Rekontruksi Gerakan Papua
Karena itu harus dilakukan
rekontruksi kembali paradigma perjuangan dari yang ada atau yang
dianut kini. Penerapan teori harus ditinjau kembali tingkat
efektivitas dan efiensinya. Sebab kita kini setelah menempuh
perjuangan damai terbukti akibatnya proses ekosida, yaitu suatu proses
pemunahan yang tidak saja manusia-nya, etnis Papua habis
(genosida/punah). Bahkan saat ini kekayaan sumber daya alam Papua
dikuras dan diangkut bawa keluar. Kekayaan alam Papua telah lama di
curi oleh Indonesia, Amerika, Jepang, Ingris, Cina dan negara-negara lain yang hadir di Papua sebagai investor/kapitalis.

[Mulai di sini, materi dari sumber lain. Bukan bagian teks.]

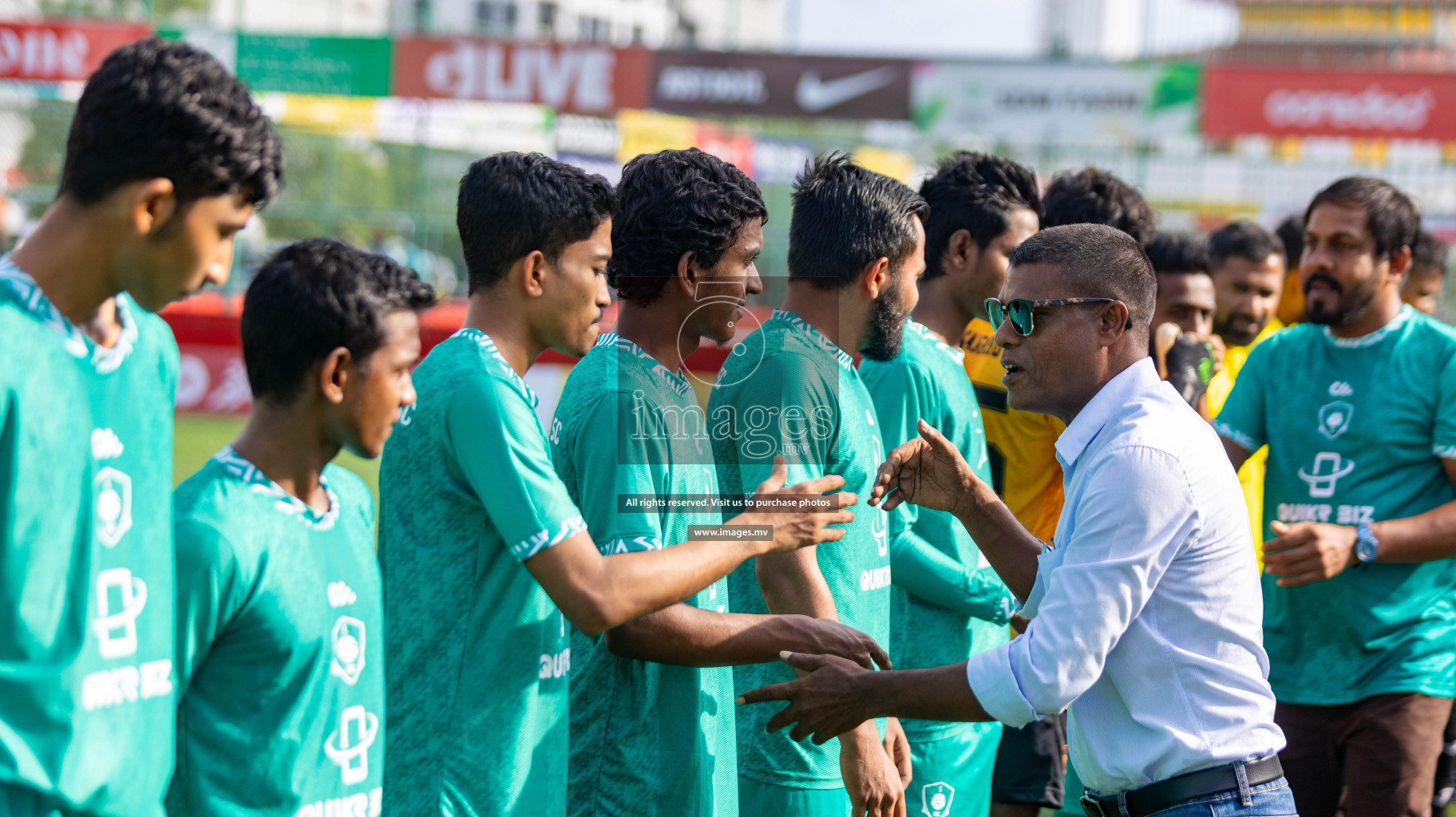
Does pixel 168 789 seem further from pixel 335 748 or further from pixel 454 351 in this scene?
pixel 454 351

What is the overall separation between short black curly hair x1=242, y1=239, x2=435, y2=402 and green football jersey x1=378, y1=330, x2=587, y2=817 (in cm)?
29

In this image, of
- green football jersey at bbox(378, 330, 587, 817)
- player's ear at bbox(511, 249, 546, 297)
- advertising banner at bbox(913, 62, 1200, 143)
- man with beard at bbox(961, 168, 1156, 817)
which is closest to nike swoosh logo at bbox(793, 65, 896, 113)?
advertising banner at bbox(913, 62, 1200, 143)

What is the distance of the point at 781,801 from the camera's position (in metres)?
3.20

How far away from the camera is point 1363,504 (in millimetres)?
4453

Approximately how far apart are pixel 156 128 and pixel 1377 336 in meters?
4.21

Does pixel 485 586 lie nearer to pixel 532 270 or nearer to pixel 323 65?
pixel 532 270

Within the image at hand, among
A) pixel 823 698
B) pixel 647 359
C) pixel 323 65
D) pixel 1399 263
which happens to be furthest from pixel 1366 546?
pixel 323 65

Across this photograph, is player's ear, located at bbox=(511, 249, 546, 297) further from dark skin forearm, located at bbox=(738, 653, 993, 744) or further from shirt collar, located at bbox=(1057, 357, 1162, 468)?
shirt collar, located at bbox=(1057, 357, 1162, 468)

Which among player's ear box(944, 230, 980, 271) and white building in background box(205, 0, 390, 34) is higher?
white building in background box(205, 0, 390, 34)

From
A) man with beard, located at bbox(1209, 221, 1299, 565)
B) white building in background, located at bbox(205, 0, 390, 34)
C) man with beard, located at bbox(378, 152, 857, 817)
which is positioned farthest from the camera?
white building in background, located at bbox(205, 0, 390, 34)

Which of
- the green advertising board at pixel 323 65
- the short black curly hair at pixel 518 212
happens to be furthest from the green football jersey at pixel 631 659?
the green advertising board at pixel 323 65

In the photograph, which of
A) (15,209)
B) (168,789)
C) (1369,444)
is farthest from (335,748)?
(15,209)

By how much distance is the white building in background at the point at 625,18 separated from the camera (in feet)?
161

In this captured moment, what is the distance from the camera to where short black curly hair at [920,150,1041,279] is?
453 centimetres
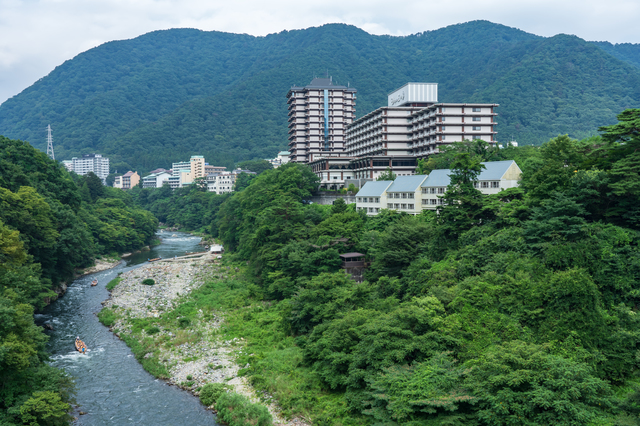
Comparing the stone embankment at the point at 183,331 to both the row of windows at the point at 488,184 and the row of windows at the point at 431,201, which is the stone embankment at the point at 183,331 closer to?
the row of windows at the point at 431,201

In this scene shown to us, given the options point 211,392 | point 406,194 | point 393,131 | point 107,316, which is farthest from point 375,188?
point 211,392

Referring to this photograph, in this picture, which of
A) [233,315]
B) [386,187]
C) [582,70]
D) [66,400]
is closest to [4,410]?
[66,400]

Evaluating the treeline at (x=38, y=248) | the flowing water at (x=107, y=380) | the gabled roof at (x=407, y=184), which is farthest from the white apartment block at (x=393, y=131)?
the flowing water at (x=107, y=380)

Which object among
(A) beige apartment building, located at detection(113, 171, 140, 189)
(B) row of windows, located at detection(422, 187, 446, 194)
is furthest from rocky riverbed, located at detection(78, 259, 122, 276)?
(A) beige apartment building, located at detection(113, 171, 140, 189)

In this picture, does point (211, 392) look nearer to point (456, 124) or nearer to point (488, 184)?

Maka disini perlu evaluasi kembali
penerapan konsep perjuangan yang diterapkan kini baik yang baru oleh
OPM di Madang PNG maupun PDP/DAP yang selama ini ditempuh. Karena
akibatnya akan lebih membahayakan existensi (keberadaan) hidup dan
kehidupan manusia Papua berikut sumber kekayaan alamnya sudah mulai
habis dan musnah.
PDP dalam kongres ke II melahirkan
resolusi perjuangan atas masa depan Papua menyatakan "Perjuangan Zona
Damai" atau perjuangan dengan jalan non violence. Dari mana kerangka
teori ini? Asumsi saya mengatakan bahwa para "konseptor/pejuang" atau
"imam" atau elit Pemimpin Papua menerapakan teori yang bersumber dari
ajaran agama yang dalam yang sesungguhnya dalam kenyataan di Papua
sangat asing dan tidak relevant dengan sosiologi Papua yang berkembang
saat ini dan dijalani.
Ajaran agama sangat bias, karena
bagi Papua agama harus menyesuaikan diri dengan Adat dan budaya Papua,
bukan sebaliknya, bahkan menurut saya penduduk mayoritas Papua yang
berada dipegunungan Tengah tidak terlalu menghayati agama melainkan
menghormati dan menjalani budaya lama sebagai hidup, sebagai diri
sendiri, tidak sebagai lain dari diri apalagi kekakuan ajaran moralitas
agama tertentu.
Oleh sebab itu himbauan saya
disini kepada para intelektual, teolog atau alim ulama Papua sebagai
pengambil kebijakan keputusan, serta eksekutor sebagai Pemimpin Rakyat
Papua, maka dalam meneapkan teori dan menetapkan suatu keputusan yang
bersiafat kepentingan nasional Papua, tidak bisa tidak, itu harus
dipertimbangkan secara genius karena akan berdampak semua, entah
akibat baik atau buruk, karena suatu kesalahan penerapan kerangka teori
dalam perjuangan Papua Merdeka akan berimplikasi bagi semua.
Para
pemikir, intelektual, yang kini ada di jajaran terdepan
dibayang-bayangi hasrat kemerdekaan Papua, karena ketokohannya,
sebagai agen of changge, sekaligus sebagai the power of changge
yang pada dirinya melekat tanggungjawab lebih dalam menetapkan
strategi perjuangan Papua harus seperti apa. Maka wajib merecontruksi
perjuangan Papua kembali pada realitas social budaya dan adat budaya
Papua. Bukan teori asing yang tidak kontekstual. Karena sejauh
pengamatan kita sebagai masyarakat awam ada kesalahan dalam penerapan
kerangka teori dan strategi perjuangan yang itu sangat berpengaruh
sampai 9 tahun belakangan ini, pasca Kongres Papua ke II di GOR Port
Numbay Papua.
Tulisan ini sebagai himbauan
pemikiran bagi konseptor Papua yang sejauh ini telah menerjunkan diri
dalam kancah perjuangan gerakan kemerdekaan Papua untuk mengembalikan
kedaulatan yang telah pernah merdeka pada 1 Desember tahun 1961. Maka
tulisan ini sebagai masukan pemikiran, agar para elit/pemikir Papua
dapat me-rekontruksi secara total atas penerpan teori “perjuangan
damai/Papua Zona Damai”, yang selama ini dirasakan tidak efektif dan
efisien lagi. Sebaliknya atas keputusan salah mereka berakibat
genosida bagi rakyat Papua sangat gawat dirasakan saat ini.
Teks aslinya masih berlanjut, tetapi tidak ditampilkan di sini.